As a workaround, I've opted to set the kernel boot parameter: rcu_nocbs=0-15. Some have reported success with this, others have had to disable c6 states directly in the BIOS. I am opting for the former, for now, and hoping for the best. If I continue to have issues, I will update this accordingly.

These notes were written to remind me what I did, but they may be of use to others.

  1. Confirm that CONFIG_RCU_NOCB_CPU is set and compiled into the kernel. This is required for the rcu_nocbs setting to work. Luckily, It is compiled into the stock Fedora 27 kernel (source: Kernel Bug 196683: Comment 87).

    $ fgrep CONFIG_RCU_NOCB_CPU /boot/config-$(uname -r)
    CONFIG_RCU_NOCB_CPU=y
    $ 
    

If you're using Ubuntu, you can check out Programster's Ubuntu 16.04 - Compile Custom Kernel For Ryzen for help on compiling a custom kernel or just disable c6 states.

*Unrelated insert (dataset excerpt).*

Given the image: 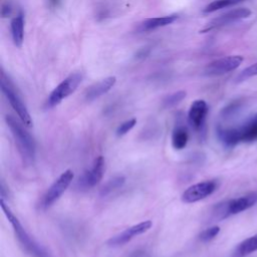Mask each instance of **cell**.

  1. Add rcu_nocbs=0-15 to the boot parameters. This setting is for the Ryzen 1700X which has 16 threads. As stated in this comment, to determine the range for your setting, determine the thread count for your CPU (16 for the 1700X) and subtract one (15).

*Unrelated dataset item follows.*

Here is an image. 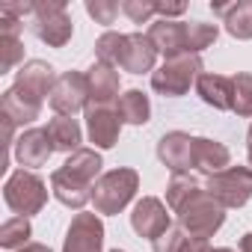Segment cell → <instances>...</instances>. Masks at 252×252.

    $ sudo vi /etc/default/grub
    

    Add rcu_nocbs=0-15 to the list of GRUB_CMDLINE_LINUX options.

    GRUB_TERMINAL_OUTPUT="console"
    GRUB_CMDLINE_LINUX="rcu_nocbs=0-15"
    

    You'll probably have more than one option already listed in GRUB_CMDLINE_LINUX just add the setting in with the rest.

  2. Apply the changes to the boot config and reboot.

    $ sudo grub2-mkconfig -o /boot/efi/EFI/fedora/grub.cfg
    $ sudo reboot
    

    This command is somewhat distro and build dependent. This works for Fedora 27 systems booting from UEFI. More info on this can be found in the Fedora 27 System Administrator’s Guide: Working with the GRUB 2 Boot Loader

If it was effective, you should see something similar in your boot logs via journalctl:

kernel: Hierarchical RCU implementation.
kernel:         RCU restricting CPUs from NR_CPUS=8192 to nr_cpu_ids=16.
kernel:         Tasks RCU enabled.
kernel: RCU: Adjusting geometry for rcu_fanout_leaf=16, nr_cpu_ids=16
kernel: NR_IRQS: 524544, nr_irqs: 1096, preallocated irqs: 16
kernel:         Offload RCU callbacks from CPUs: 0-15.

We'll see if this improves stability. I'm hoping it does. I was locking up (on average) at least once a day. The bug is still active and open, so for now the workaround appears to be the only option.